One big point he made in his book is that (additive) 3D printed designs are far stronger in the XY plane than in the Z direction, and so it’s often best to print a design “sideways”, as separate parts that you glue together with Super Glue. He points out that fastening parts together with Super Glue takes only seconds, while removing support structures after printing can take a while (and can be a pain).
So I created a simple little stand for paper cups, to sit by the bathrooom sink.

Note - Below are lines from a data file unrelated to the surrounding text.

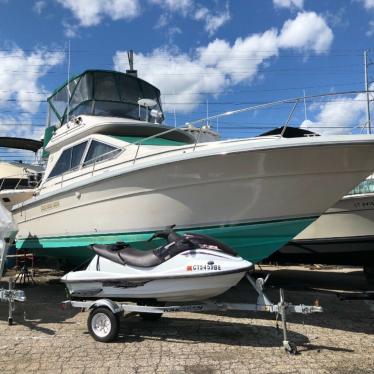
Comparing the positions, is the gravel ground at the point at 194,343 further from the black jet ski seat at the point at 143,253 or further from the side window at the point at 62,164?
the side window at the point at 62,164

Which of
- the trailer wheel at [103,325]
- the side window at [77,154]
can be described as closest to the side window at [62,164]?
the side window at [77,154]

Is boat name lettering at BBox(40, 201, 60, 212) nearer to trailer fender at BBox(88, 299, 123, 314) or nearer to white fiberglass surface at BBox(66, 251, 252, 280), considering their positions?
white fiberglass surface at BBox(66, 251, 252, 280)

It’s basically just a square tube with little knobs on the top, sitting on a disk that has similar little knobs on the bottom.
This particular design doesn’t benefit a whole lot from printing on its side, but it does benefit enough to try out the technique: if I printed the design as one, upright piece a couple problems would occur: 1) it would require a thin layer of support for the bottom disk, because the disk has knobs below it, 2) the knobs would break off easily, because the Z-axis binding of a 3D print is fairly poor, 3) the knobs on the lower disk would likely pull off when I removed the support structure.
So I cut the design into two parts, printed the parts on their sides, then glued the two parts back together. Here’s how I did it:
First, I created a block I’ll use to cut the design in half vertically.
In FreeCAD I subtracted the block from the design to create one of the two halves of the print, then I created a similar block and subtracted it from the original design to create the other half to print.
Here are the two halves, ready to come off the printer:
Note how a square tube, cut diagonally, produces a part whose sides are at 45 degrees from vertical – which happily happens to be the maximum angle many 3D printers can print without support. So the cut parts have absolutely no support to remove.
Let me reiterate that point Clifford Smyth makes in his book: it takes only 15 seconds or so to glue two printed parts together with Super Glue, while it can take a lot more time and more risk to your fingers (if you have to use a hobby knife) to remove support plastic.
My verdict: hey, this technique works really well!
P.S., In case you’re curious, here’s what the printed paper cup stand looks like. It’s basically a cheap paper cup dispenser. The design and notes are on Thingiverse.
Update: I’ve now switched to E6000 as my favorite glue for PLA. I found Super Glue didn’t work very well on rough surfaces. In contrast, E6000 worked great.